Here she discusses falsificationism and how the error-statistical account builds and  improves on Popper’s ideas. We read about demarcation, Duhem’s problem, and novel predictions; but also about the replicability crisis in psychology and fallacies of significance tests. In the last section Mayo returns to the question that has been in the background all this time: what is the error-statistical answer to the problem of inductive inference? By then we have already been handed a number of clues: inferences to hypotheses are arguments from strong coincidence, that (unlike “inductive” but really   still deductive probabilistic logics) provide genuine “lift-off”, and that (against Popperians) we are free to call warranted or justified. Mayo emphasises that the output of a statistical inference is not a belief; and it is undeniable that for the plausibility of an hypothesis severe testing is neither necessary (the problem of after-the-fact cooked-up hypotheses, Mayo points out, is exactly that they can be so plausible) nor sufficient (as illustrated by the base-rate fallacy). Nevertheless, the envisioned epistemic yield of a (warranted) inference remains agonizingly imprecise. For instance, we read that (sensibly enough) isolated significant results do not count; but when do results start counting, and how? Much is delegated to the dynamics of the overall inquiry, as further illustrated below.

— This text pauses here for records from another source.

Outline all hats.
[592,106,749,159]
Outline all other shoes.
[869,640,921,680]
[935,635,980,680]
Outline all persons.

Chapter 3 goes deeper into severe testing: as employed in actual cases of scientific inference, and as instantiated in methods from classical statistics. Thus the first part starts with the 1919 Eddington experiment to test Einstein’s relativity theory, and continues with a discussion of Neyman–Pearson (N–P) tests. The latter are then accommodated into the error-statistical story, with the admonition that the severity rationale goes beyond the usual behavioural warrant of N–P testing as the guarantee of being rarely wrong in repeated application. Moreover, it is stressed, the statistical methods given by N–P as well as Fisherian tests represent “canonical pieces of statistical reasoning, in their naked form as it were” (p. 150). In a real scientific inquiry these are only part of the investigator’s reservoir of error-probabilistic tools “both formal and quasi-formal”, providing the parts that “are integrated in building up arguments from coincidence, informing background theory, self- correcting […], in an iterative movement” (p. 162).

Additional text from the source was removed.